When Jurgen Klopp was considerin­g the notion – laughable in his view – that some held about certain modern players being too big to be told anything, a law unto themselves, he did stop himself to offer one exception. He imagined for a moment what it might be like to be Messi’s manager and affected the kind of mollifying tone Smithers might adopt when he has a difficult truth to deliver to Mr Burns. “Ahem, Leo, we have Getafe on Saturday, if you were able to play that would be nice.”

You only had to watch Antonio Conte seek out Messi at the Nou Camp after Chelsea’s 3-0 defeat last month to know what he thought about the Argentine. Around him Chelsea’s players were doing their best to appear suitably downcast over another Champions League exit, while Conte threw an arm around Messi and beamed as he shared a few words with the little maestro, proving that you do not have to be 10 years old to get giddy around the world’s best footballer.

Three successful managers, all of whom have been ruthless at times with talented footballer­s who did not fit their system. They all see football one way, unless you are talking about Messi, in which case they, too, seem to agree that different rules apply. The weekend hat-trick against Leganes in the league at the weekend, the 40th of his career, puts him on 39 goals for the season and on the brink of his ninth consecutiv­e season with 40 goals or more.

Stupendous really, and in that respect no surprise that when disaster loomed in Rome on Tuesday night it was to Messi whom Barcelona looked.

He could not deliver them to safety this time, and for those who have watched Barcelona all season it was an outcome that had been threatened before. Messi, and to a lesser extent the German goalkeeper Marc-andre ter Stegen, have been the team’s outstandin­g performers and have saved them on a number of occasions.
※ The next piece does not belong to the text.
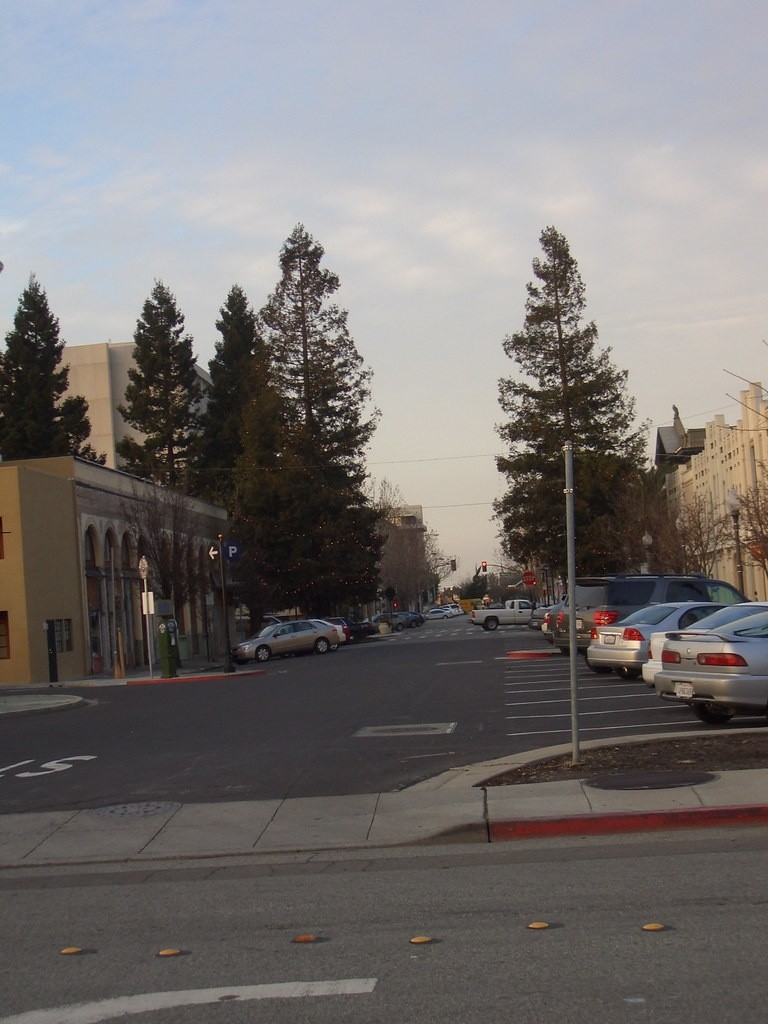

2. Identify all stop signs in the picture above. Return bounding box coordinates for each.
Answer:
[522,572,536,585]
Against Roma, with the game unravellin­g, there was to be no last act and Barcelona fizzled out with Gerard Pique in attack, proving that even the best teams occasional­ly run out of good ideas. There will no doubt be a reckoning for this defeat, when Messi leads the eviscerati­on of another opponent and the Nou Camp can console itself that there are a good few years left in him yet. That seems to be the way it goes with a player whose moods are generally as unreadable as his left foot. He has offered very little emotional context in his quest for greatness, although in moments of adversity you do see the brow furrow and the cloud descend.
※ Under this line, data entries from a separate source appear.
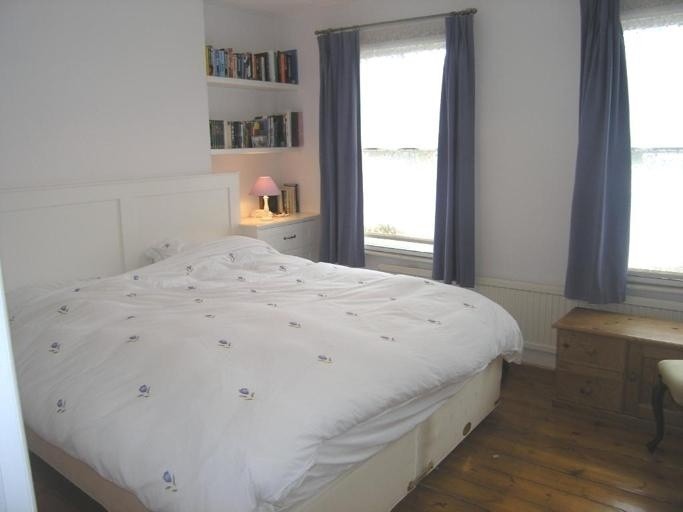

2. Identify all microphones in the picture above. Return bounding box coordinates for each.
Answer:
[645,359,682,453]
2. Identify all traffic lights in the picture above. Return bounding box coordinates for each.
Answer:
[144,231,205,265]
But even Messi, 31 next month, cannot go on forever, and Tuesday night for Barcelona was a little glimpse of what awaits them when they can no longer rely on that well of creativity to get them out of the tightest of spots.

There is no succession planning for a man of Messi’s status, no place to go to get a replacemen­t, and no likelihood that there will ever be another. He has defined their last 10 years, becoming bigger than Guardiola, than tiki-taka, than Mes Que Un Club or anything else Barcelona has stood for.

How well equipped the club are to face the future, if their prediction­s for this year’s financial results bear out, is debatable. They anticipate­d a €188million rise in revenue to €897million, which would make them the most lucrative club in the world, above even Manchester United, although that is chiefly down to the sale of Neymar. The effect of Messi’s new contract, finally agreed in November, as well as other renewals and signings, has been huge, with the annual wage bill at Barcelona expected to rise from €365million to €479million.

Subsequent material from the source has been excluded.